Шрифт:
Обед прошел в полном спокойствии и порядке; вкусные кушанья дополнялись пристойной и оживленной беседой. Вошел принц; свои распоряжения он отдавал самым благородным и доброжелательным тоном. Он подошел ко мне и начал расспрашивать о моем веке, требуя, чтобы я отвечал ему откровенно.
— Ах, — сказал я ему, — ваши далекие предки не были столь щедры и великодушны, как вы. Все свои дни они проводили в пирах и охоте. [108] Когда они убивали зайцев, то делали это от безделья, а отнюдь не для того, чтобы накормить тех, чьим посевам вредили эти прожорливые грызуны. Мысли их никогда не возносились ни к чему высокому, они не думали о чьей-либо пользе. Они тратили миллионы на собак, лакеев, лошадей и льстецов. Словом, они просто были царедворцами и не думали о пользе отечества.
108
Охоту следует считать развлечением недостойным в низменным. Убивать животных нам приходится по необходимости, и нет занятия более печального.

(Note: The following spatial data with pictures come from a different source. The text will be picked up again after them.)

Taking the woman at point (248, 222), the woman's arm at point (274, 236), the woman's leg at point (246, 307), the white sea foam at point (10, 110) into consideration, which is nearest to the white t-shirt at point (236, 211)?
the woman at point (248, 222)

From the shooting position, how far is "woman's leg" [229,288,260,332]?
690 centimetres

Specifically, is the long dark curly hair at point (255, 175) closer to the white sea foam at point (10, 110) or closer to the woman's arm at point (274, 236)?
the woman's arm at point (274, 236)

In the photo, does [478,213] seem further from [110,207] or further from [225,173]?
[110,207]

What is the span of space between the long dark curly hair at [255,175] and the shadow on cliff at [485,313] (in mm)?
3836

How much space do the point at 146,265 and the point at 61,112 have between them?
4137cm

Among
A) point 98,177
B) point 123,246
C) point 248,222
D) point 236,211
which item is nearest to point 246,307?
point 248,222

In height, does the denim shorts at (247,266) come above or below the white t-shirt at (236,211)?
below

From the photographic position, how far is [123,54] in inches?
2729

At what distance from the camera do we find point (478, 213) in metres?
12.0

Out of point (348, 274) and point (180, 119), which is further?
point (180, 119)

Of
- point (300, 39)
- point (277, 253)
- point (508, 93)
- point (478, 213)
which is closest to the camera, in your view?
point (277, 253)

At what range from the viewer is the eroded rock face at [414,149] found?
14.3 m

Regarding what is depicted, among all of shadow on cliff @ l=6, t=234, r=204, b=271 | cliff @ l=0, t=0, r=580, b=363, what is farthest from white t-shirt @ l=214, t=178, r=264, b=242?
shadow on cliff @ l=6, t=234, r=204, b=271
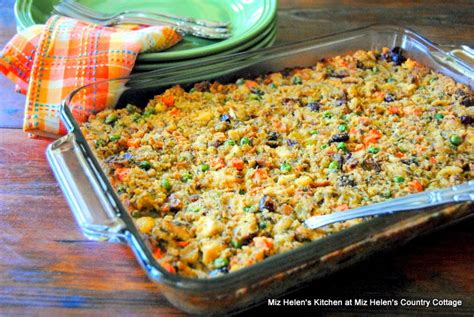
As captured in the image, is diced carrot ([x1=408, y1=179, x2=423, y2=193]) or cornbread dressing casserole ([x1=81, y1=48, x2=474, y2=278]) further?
diced carrot ([x1=408, y1=179, x2=423, y2=193])

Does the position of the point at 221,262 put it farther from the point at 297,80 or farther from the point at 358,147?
the point at 297,80

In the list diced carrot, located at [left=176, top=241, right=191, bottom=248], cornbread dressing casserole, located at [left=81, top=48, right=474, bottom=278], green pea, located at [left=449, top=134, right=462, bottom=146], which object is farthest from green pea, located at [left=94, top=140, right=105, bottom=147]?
green pea, located at [left=449, top=134, right=462, bottom=146]

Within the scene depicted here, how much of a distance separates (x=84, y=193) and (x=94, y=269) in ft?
0.71

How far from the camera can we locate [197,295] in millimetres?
1151

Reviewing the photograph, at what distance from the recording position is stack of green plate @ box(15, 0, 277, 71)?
192 cm

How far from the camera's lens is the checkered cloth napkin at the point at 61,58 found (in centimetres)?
181

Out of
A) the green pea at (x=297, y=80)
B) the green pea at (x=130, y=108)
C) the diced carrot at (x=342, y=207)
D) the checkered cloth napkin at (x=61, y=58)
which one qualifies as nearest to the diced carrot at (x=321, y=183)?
the diced carrot at (x=342, y=207)

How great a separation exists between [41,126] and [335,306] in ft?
3.37

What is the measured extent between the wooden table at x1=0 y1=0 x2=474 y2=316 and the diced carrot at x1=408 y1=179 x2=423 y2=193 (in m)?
0.13

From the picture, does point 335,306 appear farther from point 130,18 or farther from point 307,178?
point 130,18

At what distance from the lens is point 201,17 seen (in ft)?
7.61

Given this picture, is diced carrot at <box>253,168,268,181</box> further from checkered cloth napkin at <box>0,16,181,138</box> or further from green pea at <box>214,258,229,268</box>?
checkered cloth napkin at <box>0,16,181,138</box>

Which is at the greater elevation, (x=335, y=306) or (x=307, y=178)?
(x=307, y=178)

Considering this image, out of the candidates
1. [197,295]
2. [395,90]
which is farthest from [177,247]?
[395,90]
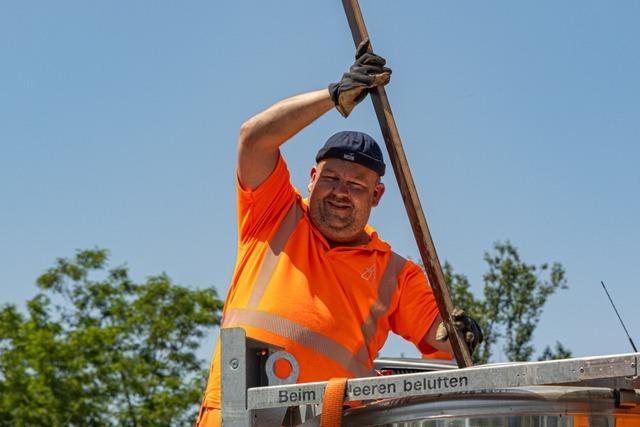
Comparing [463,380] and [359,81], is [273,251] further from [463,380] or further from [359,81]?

Я с каждым разом все внимательнее читаю то, что написали об охоте Монтень, Руссо{336} и другие философы. Мне очень по душе добрые индусы, с почтением относящиеся даже к крови животных. Тот род удовольствия, которое избирает себе человек, всегда отражает его природу. А разве не внушает ужас удовольствие, которое получает тот, кто заставляет падать окровавленной взлетевшую куропатку, убивать у своих ног зайцев, бежать вслед за двадцатью лающими собаками, видеть, как они разрывают несчастного зверя! Он слаб, он ни в чем не повинен, он весь дрожит от страха. Вольный житель лесов, он погибает от укусов своих врагов, и вот появляется человек и пронзает ему сердце стрелой; сей варвар улыбается от удовольствия, глядя на залитую кровью красивую шкурку, на слезы, струящиеся из его глаз. Подобная забава свойственна душам, лишенным природной жалости, и охота есть не что иное, как равнодушие, всегда готовое обернуться жестокостью.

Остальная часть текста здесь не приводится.